Таков примерно контекст, в котором создавался многофигурный прибор. Данько удалось дезактивировать – разумеется, в своем собственном сознании, – ту социальную радиацию, которую бросал на все живое описанный выше эксперимент. Естественно, она не обманулась его мифологическими плодами. Она не прорывалась и к другой мифологии – к архаике, к уничтоженному. Видимо, она все понимала. Ее притягивали для воплощения самые простые формы организации социальной жизни. Для официоза это значило: Сталинская конституция дошла до самого народного нутра. Для нее – возможность соприкоснуться с тем устройством жизни, которое оказалось самым живучим, а значит, самодостаточным. Что, собственно, происходит? Люди за достарханом беседуют чуть оживленнее, чем это принято: это понятно, это символический обмен ритуального оживления (как-никак Конституцию обсуждают!) – на нормальное состояние жизни («оставьте нас в покое»!).

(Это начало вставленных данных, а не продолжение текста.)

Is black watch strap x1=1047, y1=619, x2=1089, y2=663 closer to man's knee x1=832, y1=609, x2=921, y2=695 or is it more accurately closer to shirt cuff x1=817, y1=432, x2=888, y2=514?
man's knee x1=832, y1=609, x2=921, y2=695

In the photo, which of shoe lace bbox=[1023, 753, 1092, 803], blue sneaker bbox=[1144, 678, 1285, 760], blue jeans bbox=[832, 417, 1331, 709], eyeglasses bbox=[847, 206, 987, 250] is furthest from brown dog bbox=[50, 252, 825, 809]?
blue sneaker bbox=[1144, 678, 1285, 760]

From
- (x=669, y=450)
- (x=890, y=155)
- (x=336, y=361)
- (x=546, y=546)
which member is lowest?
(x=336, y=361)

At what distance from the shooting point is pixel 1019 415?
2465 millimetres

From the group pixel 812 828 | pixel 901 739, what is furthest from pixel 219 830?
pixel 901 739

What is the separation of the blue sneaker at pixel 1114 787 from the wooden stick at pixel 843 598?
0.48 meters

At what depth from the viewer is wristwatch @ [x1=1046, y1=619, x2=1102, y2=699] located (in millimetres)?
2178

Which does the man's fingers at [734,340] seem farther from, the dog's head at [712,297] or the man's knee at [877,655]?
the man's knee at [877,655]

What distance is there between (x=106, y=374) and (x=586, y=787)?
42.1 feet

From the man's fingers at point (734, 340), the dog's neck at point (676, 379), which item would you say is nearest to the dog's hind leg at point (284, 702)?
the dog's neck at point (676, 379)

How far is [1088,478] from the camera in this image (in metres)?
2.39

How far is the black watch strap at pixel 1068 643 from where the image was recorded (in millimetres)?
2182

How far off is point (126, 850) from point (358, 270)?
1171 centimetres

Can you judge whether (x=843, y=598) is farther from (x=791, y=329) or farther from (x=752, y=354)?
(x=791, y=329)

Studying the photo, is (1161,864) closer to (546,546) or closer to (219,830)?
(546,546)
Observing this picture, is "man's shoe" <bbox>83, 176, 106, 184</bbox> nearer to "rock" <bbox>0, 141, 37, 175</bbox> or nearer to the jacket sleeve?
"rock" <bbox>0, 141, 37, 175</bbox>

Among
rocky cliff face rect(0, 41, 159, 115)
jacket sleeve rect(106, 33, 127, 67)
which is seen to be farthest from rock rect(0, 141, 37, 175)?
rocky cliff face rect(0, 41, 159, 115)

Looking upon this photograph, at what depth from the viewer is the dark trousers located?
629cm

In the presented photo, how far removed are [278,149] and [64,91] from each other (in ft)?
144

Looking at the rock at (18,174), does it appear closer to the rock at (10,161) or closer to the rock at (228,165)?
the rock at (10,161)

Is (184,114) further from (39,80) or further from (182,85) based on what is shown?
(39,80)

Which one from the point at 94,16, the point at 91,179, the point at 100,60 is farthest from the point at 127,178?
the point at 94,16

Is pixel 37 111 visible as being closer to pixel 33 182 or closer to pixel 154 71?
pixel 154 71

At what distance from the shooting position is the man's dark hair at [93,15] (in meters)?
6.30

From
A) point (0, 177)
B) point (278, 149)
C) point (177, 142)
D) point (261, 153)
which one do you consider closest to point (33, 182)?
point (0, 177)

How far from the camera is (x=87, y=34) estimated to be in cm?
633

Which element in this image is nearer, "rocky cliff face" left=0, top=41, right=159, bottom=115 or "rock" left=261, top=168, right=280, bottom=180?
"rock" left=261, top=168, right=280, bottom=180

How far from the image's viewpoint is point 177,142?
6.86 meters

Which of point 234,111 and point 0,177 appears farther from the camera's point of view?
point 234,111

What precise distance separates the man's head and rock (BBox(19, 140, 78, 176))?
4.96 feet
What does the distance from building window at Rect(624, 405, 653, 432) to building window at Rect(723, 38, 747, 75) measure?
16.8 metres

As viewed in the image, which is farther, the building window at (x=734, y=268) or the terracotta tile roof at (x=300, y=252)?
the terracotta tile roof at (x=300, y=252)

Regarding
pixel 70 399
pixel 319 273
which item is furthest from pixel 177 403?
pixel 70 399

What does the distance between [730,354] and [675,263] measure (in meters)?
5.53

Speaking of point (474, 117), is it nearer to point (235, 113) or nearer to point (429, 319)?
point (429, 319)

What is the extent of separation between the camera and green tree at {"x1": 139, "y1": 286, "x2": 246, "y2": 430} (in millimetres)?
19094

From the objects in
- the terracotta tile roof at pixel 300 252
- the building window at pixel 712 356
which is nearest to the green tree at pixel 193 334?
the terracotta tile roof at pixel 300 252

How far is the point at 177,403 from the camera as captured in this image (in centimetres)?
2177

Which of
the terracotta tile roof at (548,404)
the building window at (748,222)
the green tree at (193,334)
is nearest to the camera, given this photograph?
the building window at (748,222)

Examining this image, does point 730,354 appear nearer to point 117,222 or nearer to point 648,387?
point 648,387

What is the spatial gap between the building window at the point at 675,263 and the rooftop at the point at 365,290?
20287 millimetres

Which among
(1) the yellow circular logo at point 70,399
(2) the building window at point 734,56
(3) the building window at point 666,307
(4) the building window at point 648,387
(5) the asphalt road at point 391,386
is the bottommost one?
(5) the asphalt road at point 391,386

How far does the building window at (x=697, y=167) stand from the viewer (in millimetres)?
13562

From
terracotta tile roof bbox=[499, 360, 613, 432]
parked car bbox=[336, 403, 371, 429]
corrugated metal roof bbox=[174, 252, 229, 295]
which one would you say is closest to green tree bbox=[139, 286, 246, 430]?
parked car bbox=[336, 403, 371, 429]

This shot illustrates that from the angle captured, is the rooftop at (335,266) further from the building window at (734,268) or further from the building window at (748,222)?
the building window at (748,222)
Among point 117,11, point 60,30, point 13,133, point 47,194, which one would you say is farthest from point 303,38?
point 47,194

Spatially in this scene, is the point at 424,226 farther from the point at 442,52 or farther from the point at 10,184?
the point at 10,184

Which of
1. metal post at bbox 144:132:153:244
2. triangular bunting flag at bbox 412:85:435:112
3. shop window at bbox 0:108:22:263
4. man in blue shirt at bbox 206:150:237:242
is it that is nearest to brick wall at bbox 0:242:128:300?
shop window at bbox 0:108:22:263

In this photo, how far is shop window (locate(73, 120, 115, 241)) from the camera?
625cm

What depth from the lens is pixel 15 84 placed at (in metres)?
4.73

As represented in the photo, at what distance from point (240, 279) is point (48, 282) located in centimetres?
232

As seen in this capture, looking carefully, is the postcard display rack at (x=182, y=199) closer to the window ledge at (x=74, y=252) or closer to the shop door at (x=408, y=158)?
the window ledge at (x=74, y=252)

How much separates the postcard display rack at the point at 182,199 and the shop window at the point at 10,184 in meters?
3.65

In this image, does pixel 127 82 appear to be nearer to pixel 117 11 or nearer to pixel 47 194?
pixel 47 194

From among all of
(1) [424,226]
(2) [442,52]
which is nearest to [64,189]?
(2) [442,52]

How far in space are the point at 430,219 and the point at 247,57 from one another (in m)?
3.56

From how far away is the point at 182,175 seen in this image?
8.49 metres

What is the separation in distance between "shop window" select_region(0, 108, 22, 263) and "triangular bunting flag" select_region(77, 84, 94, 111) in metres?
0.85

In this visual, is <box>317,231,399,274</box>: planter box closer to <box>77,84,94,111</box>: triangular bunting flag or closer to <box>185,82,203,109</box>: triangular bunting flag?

Люди читают, пьют чай, играют на инструментах. Беседуют. В специально обустроенных для естественной жизни местах – в неглубоких нишах. Люди по возможности сидят или полулежат. Не спешат. Ценят тень. Экономят энергию движений. Они, конечно, выказывают всем своим видом довольство и благодарность. За Конституцию. И Данько, конечно, все это будет транслировать, на то и заказ. Но и для себя кое-что найдет. Очень важное, то, что у здешних людей не смогли отнять. А для наших – не очень-то знакомое. Перекидывающее мост к марокканским циклам Матисса, необходимым для понимания советского ар-деко. Конечно, урбанизм, драйв… Но существеннее естественность – Нега. Вот этого протяженного во времени, независимого от власти ощущения добивалась Данько. Получилось. И наиофициальнейший письменный прибор, нелепый государственный сталинский подарок самого страшного года нашей истории искрится неприлично безмятежными красками ар-деко.

Коллекция Авена располагает большим ресурсом смыслопорождающих «фарфоровых сюжетов», далеко выходящих за пространство собственно фарфора. Выходящих и символически, и мироощущенчески. В этом смысл ее, как мы условились обозначать это важнейшее качество, проживаемости. Коллекционером и культурой в целом.